Research Briefing 30 (PDF, 791kB)

Key findings and implications for Policy Makers

The Everyday Maths Project ran workshops with parents of primary school children, to develop a parent-centred approach to supporting mathematics learning. These workshops aimed to help parents recognise and discuss the kinds of mathematics that occurred in everyday activity. The workshops started with parents’ experiences of everyday family activity, and sought to make explicit the kinds of mathematics used in that activity. Through the workshops, parents became more confident in prompting, recognising and referring to mathematical ideas in conversation with their children

As we worked through the process with parents, the following principles were highlighted as key to the workshops’ success:

• Workshops position parents as experts – parents know about their family activity.
• Everyday Maths is about exploring the world and asking open, exploratory questions, not about knowing the answers.
• Everyday activity and embodied experience is core to Everyday Maths, rather than abstract concepts.
• Everyday Maths starts with activity – curriculum (or school) maths starts with a concept.
• The boundaries of mathematics are not important, but conversation is.

It was important for parents not to start out with an agenda of which topics they wanted to discuss with their children, but to encourage children to explore the world around them and ask questions.
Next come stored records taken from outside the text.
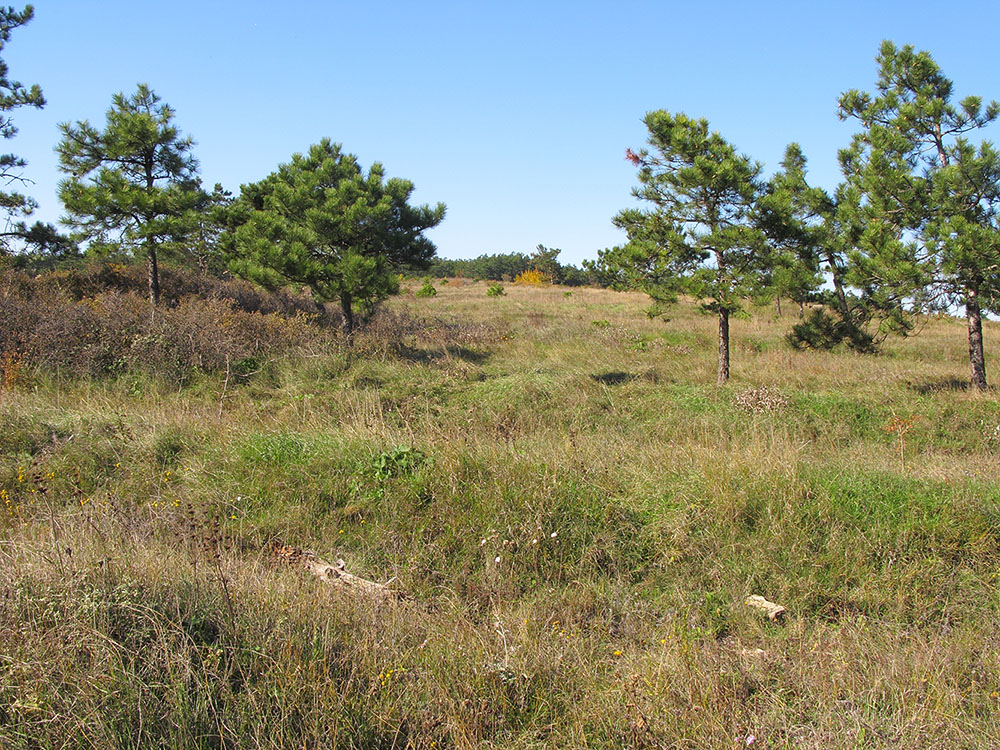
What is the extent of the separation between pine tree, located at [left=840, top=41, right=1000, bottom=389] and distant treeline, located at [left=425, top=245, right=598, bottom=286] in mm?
40845

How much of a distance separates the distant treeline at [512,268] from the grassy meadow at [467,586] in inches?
1915

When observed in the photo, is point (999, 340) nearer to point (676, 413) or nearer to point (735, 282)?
point (735, 282)

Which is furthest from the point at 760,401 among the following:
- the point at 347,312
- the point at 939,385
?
the point at 347,312

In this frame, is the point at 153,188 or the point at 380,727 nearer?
the point at 380,727

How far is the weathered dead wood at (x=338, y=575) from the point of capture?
3.35 m

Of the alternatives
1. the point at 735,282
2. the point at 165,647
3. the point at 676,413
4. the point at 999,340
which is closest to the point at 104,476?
the point at 165,647

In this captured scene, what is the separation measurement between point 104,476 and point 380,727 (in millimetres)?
3765

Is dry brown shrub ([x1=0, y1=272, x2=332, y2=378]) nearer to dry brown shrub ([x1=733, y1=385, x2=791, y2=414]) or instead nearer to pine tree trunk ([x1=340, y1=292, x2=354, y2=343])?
pine tree trunk ([x1=340, y1=292, x2=354, y2=343])

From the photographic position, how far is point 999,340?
21.5m

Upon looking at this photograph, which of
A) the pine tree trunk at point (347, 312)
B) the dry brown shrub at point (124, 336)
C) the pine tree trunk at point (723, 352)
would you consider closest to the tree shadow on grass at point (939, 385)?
the pine tree trunk at point (723, 352)

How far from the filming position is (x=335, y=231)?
11.5 meters

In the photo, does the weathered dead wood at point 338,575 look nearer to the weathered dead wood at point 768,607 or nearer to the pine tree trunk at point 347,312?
the weathered dead wood at point 768,607

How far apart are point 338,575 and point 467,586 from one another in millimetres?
780

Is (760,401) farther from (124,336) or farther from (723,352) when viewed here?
(124,336)
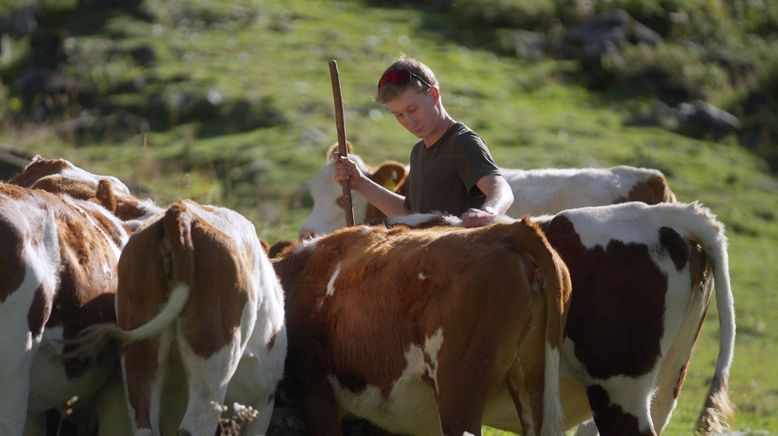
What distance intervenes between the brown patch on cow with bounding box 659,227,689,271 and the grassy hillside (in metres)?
6.61

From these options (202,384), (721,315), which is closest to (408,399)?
(202,384)

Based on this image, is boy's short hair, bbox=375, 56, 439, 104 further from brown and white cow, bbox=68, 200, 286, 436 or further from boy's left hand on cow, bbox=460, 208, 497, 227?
brown and white cow, bbox=68, 200, 286, 436

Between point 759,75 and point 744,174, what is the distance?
6.89 metres

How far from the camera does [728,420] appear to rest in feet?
23.2

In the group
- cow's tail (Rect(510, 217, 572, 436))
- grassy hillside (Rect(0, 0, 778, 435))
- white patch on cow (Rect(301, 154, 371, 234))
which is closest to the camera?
cow's tail (Rect(510, 217, 572, 436))

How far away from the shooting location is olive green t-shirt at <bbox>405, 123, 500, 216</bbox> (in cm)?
808

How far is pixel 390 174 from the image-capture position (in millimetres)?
12570

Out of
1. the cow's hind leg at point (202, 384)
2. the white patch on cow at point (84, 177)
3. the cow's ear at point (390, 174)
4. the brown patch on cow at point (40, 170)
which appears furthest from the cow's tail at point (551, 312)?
the cow's ear at point (390, 174)

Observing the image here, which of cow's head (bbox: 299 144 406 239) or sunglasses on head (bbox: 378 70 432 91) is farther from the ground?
sunglasses on head (bbox: 378 70 432 91)

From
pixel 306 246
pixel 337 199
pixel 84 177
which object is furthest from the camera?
pixel 337 199

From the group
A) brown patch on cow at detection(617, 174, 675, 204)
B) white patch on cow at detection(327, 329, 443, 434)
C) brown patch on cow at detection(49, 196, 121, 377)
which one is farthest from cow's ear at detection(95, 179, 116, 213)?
brown patch on cow at detection(617, 174, 675, 204)

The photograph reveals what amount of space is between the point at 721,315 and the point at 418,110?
87.8 inches

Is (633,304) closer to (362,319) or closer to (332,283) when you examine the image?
(362,319)

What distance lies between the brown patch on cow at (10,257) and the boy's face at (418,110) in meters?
2.86
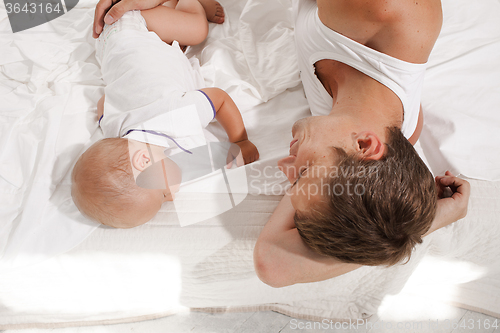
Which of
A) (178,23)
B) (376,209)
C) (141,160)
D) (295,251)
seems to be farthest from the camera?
(178,23)

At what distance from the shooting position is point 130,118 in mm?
964

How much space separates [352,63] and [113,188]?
0.68m

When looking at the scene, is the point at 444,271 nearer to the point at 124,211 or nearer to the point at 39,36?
the point at 124,211

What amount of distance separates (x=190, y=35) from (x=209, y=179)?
Answer: 593 millimetres

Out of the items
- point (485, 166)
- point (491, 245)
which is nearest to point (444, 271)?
point (491, 245)

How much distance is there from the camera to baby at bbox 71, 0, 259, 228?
2.75 feet

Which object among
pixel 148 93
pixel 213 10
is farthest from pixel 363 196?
pixel 213 10

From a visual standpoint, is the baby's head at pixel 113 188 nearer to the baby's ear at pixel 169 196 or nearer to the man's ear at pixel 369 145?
the baby's ear at pixel 169 196

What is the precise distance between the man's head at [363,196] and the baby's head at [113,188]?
0.44 m

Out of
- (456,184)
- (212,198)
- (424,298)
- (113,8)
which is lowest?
(424,298)

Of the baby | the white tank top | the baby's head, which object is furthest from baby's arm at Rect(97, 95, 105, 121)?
the white tank top

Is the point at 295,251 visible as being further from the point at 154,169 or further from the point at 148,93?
the point at 148,93

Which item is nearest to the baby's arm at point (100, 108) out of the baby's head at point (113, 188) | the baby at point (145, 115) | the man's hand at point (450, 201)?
the baby at point (145, 115)

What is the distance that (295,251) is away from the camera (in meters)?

This is not a curriculum-focused approach, but can act as a complement to the mathematics that children are doing in school. 

The Research

The Everyday Maths project (funded by the Nuffield Foundation) explored and supported parental involvement in children’s mathematics learning, taking a parent-centred approach. Traditional models of parental involvement usually start with what the child is learning at school. Instead, our approach positions parents as experts by starting with family activity. 

Most parents want their children to do well in mathematics, but may be unsure about how to support this. Parents may not feel confident about their own mathematical expertise, or about their familiarity with the methods used in the current curriculum, or about their ability to act as a “teacher” to their child. These issues can cause tension when parents try to support their children’s mathematics learning: The Everyday Maths project supported parents to think about supporting learning in a different way. 

Research Design

In the Everyday Maths project, we worked with parents in four diverse Bristol Primary schools, running 3-4 workshops in each school. The workshops aimed to help parents recognise and discuss the kinds of maths that occurs in everyday activity. Workshop 1 focused on discussing everyday family activities; Workshop 2 on “finding the maths” in family activity; and Workshop 3 on mathematical conversations that parents could have with their children during/about the activity. In our research, Workshop 4 enabled parents to discuss what they thought of our approach.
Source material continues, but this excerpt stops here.